- _Task prompt_: Please name the person who, according to the text on the cycle of the quanta, verified Einstein's predictions about the photoelectric effect.
— start Document segment —
Roger Eugene Hill
The life, career, scientific and spiritual insights of a physicist plus a few excursions into Complexity Science and Art.

Research Gate
Some Observations of Modern Physics

The Cycle of the Quanta

The reason we can observe anything at all is because ordinary matter emits and absorbs energy in the form of radiation. It’s a commonplace observation that if you heat a piece of metal the radiation (light) it gives off will change with the temperature, for example, going from red-hot to white-hot with increasing temperature. At the end of the 19th century some of my physicist ancestors (O. Lummer, R. Pringsheim, H. Rubens, F. Kurlbaum, H. Beckman, et. al.) made close and careful observations of just exactly how the color (energy distribution) of the light changed with the temperature of a special kind of emitting body known as a black body (one that absorbs all light falling on it). At about the turn of the century, Max Planck, did a careful analysis of these observations and came to the conclusion that the radiation was emitted and absorbed by the black body in discrete quantities and not in the continuous fashion everyone had been assuming. The scale of the discreteness measured in this system was established by the size of a constant, now known as Planck’s constant, h. This constant has a numerical value of 4.136 x 10-15 eV-seconds. [The eV is a unit of energy corresponding to the amount of energy that an electron (the carrier of the smallest quantum of negative electrical charge ever observed) acquires when placed in an electric potential of 1 Volt. (A single AA battery produces a potential of 1.5 Volts.)] A few years later (1904) Albert Einstein made a prediction based on an extrapolation of Planck’s analysis that was to change the history of human thought.

He asked: What if this quantization is not just in the emitting and absorbing body but is actually in the radiation (light) itself? The Scottish mathematician, James Maxwell, had demonstrated some 30 years earlier, that light is a wave moving with a velocity, c, in the electromagnetic field produced by bodies that were magnetized and/or carried electric charges and that were either stationary or were moving. So Einstein’s question could equally well be phrased: What if the electromagnetic field is quantized? Adopting this point of view, light is a stream of quanta, now known as photons, and even though they have no mass they carry an energy, E, related to the frequency of the light wave,f, by the simple formula E= hf. There were some other careful observations floating around (by experimentalists like Hertz and Tesla) that showed that light effected the electro-magnetic fields in certain arrangements of conducting surfaces (like spark-gaps). This effect is known as the photo-electric effect. Einstein predicted that the photo-electric effect would result in the emission of electrons from the surfaces and that the energy of these electrons would be equal to the energy of the photons (minus some energy required to remove the electron from the forces holding it to the surface, called the work function). In quantitative terms and assuming a zero work-function, green light with a frequency of 540 THz (a THz is a trillion Hz, a Hz is 1 wave-cycle/second) corresponding to a wavelength of 550 nm ( a nm is a billionth of a meter) would cause electrons with 2 eV of energy to be ejected, ultraviolet light of 310 nm would eject 4 eV electrons. These kinds of predictions were verified in experiments done at Caltech by Robert Millikan (who also measured the charge of the electron) in 1915. This understanding of the photo-electric effect forms the basis of today’s technology of solar energy. It's also what makes your digital camera work.
— end Document segment —
— start Recorded information —
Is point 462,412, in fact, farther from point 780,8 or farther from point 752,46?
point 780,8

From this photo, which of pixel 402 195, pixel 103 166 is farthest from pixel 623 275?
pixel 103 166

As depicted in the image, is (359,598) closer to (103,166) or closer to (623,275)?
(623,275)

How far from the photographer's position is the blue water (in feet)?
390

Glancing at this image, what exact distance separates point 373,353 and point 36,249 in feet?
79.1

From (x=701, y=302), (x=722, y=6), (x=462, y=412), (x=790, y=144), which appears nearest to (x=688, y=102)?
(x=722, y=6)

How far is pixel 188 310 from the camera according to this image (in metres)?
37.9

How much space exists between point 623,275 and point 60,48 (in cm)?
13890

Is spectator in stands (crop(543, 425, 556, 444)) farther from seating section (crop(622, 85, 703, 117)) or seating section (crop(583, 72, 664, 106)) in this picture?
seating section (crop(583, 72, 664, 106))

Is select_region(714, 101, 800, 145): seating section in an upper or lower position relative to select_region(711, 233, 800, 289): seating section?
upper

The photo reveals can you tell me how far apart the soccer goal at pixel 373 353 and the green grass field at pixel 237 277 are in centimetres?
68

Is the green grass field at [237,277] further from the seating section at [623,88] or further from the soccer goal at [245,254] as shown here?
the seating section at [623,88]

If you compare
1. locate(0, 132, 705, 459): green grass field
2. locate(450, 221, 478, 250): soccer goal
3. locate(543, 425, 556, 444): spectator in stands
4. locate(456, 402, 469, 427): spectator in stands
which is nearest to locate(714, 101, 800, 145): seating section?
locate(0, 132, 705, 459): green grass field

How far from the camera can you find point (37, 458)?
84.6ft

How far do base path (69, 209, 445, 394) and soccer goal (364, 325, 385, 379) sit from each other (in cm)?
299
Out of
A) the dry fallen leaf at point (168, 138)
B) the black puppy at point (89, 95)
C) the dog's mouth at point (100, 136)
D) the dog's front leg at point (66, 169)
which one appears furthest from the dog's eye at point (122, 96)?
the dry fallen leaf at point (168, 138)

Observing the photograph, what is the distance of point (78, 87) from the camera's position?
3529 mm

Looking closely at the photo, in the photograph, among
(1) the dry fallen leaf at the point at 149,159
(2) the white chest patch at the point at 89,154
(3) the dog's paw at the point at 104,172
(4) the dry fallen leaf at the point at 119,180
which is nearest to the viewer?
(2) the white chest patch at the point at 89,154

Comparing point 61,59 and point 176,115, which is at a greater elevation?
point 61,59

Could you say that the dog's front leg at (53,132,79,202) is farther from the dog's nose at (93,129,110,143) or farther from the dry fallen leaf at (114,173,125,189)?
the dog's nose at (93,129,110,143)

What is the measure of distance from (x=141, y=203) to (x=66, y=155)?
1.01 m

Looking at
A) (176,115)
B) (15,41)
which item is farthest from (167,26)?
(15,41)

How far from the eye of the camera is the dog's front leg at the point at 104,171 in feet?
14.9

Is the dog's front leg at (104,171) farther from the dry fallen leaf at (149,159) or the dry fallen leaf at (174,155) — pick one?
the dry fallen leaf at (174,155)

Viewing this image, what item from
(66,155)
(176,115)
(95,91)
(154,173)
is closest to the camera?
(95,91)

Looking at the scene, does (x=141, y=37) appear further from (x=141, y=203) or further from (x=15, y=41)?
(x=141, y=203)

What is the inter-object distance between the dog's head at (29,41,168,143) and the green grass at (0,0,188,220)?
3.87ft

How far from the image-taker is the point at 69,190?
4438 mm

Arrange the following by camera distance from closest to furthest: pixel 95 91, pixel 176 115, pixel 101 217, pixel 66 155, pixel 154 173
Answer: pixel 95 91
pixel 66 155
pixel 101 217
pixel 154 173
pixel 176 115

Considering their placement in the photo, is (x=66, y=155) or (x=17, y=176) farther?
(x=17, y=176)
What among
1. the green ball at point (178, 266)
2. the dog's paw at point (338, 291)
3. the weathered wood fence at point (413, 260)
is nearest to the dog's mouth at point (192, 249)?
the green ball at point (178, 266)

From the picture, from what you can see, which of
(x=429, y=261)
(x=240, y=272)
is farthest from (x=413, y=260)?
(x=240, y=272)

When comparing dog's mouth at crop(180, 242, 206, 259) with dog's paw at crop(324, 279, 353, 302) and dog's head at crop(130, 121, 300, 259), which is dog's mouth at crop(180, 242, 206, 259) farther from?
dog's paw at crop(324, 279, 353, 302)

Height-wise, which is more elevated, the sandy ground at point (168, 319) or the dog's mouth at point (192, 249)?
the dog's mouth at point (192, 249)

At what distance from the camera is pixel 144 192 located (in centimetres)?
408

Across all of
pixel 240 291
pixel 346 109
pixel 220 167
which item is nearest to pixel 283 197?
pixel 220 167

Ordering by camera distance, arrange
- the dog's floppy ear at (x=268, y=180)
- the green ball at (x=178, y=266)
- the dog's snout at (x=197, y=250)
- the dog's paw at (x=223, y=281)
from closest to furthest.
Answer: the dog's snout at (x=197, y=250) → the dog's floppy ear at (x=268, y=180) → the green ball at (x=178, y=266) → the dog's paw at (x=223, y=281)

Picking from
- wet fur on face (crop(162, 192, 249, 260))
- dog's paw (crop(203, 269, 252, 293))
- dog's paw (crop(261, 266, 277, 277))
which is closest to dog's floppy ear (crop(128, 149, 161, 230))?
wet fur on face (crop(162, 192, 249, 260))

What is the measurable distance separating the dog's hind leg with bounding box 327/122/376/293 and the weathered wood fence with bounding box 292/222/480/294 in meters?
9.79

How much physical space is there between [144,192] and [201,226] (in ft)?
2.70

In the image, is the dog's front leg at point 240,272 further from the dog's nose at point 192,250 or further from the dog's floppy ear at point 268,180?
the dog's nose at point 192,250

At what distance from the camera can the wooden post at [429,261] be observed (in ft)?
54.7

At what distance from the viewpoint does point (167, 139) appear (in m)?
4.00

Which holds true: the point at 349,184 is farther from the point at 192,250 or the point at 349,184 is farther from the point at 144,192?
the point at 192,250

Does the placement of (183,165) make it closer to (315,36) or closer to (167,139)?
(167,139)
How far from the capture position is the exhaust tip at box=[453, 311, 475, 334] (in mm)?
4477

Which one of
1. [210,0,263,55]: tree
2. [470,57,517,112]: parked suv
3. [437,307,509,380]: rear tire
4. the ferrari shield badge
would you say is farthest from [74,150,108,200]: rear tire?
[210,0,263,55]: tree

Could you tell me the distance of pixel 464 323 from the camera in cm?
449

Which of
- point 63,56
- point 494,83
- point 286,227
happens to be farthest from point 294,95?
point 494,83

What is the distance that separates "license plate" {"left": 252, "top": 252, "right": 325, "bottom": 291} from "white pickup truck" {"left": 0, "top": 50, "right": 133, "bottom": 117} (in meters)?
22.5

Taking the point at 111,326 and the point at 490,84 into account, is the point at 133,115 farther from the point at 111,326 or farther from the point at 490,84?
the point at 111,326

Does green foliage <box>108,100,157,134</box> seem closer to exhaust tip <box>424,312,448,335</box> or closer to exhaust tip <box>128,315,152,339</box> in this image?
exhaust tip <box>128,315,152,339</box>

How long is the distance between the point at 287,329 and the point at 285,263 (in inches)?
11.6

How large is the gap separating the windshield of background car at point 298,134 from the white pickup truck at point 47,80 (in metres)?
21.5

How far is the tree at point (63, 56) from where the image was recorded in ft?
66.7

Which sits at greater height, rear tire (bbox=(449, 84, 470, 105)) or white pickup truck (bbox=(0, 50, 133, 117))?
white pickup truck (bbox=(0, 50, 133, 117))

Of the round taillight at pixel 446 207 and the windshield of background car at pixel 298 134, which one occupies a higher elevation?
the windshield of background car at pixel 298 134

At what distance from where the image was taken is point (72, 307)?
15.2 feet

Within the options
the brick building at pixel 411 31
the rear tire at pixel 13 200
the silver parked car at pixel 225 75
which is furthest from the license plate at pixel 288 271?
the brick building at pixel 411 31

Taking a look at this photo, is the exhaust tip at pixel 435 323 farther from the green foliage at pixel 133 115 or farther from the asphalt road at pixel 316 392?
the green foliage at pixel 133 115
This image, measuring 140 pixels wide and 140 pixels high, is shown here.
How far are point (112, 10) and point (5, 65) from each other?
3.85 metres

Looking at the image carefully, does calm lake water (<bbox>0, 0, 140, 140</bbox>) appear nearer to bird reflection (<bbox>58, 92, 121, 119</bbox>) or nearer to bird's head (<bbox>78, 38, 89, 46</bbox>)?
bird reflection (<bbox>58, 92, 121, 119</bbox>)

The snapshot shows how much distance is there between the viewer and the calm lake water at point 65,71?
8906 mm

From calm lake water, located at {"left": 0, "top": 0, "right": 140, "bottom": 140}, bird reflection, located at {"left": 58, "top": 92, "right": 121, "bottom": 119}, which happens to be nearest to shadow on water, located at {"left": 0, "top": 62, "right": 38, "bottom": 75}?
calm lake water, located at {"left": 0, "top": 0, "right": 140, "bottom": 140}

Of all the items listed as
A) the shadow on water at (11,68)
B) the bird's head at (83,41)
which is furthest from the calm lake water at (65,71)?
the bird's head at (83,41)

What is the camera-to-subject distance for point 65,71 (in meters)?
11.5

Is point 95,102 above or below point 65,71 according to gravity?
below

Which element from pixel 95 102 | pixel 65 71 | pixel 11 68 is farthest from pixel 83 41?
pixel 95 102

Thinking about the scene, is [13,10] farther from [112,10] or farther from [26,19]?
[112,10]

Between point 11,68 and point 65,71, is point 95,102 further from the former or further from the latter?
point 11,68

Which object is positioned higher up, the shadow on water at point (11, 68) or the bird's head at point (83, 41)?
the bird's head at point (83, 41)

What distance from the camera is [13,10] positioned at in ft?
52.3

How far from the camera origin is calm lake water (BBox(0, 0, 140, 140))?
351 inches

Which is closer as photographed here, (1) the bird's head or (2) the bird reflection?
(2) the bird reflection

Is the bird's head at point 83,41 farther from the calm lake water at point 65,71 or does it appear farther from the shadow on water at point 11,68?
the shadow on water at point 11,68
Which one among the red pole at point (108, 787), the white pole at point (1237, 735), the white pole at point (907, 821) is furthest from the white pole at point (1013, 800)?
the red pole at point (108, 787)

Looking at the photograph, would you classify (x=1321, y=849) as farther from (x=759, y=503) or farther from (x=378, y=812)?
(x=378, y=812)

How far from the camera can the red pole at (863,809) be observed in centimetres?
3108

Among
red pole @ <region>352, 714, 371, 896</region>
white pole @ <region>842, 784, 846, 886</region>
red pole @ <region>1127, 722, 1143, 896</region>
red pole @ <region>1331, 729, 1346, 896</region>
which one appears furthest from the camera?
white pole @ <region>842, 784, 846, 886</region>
— end Recorded information —
- _The output_: Robert Millikan, in experiments done at Caltech in 1915.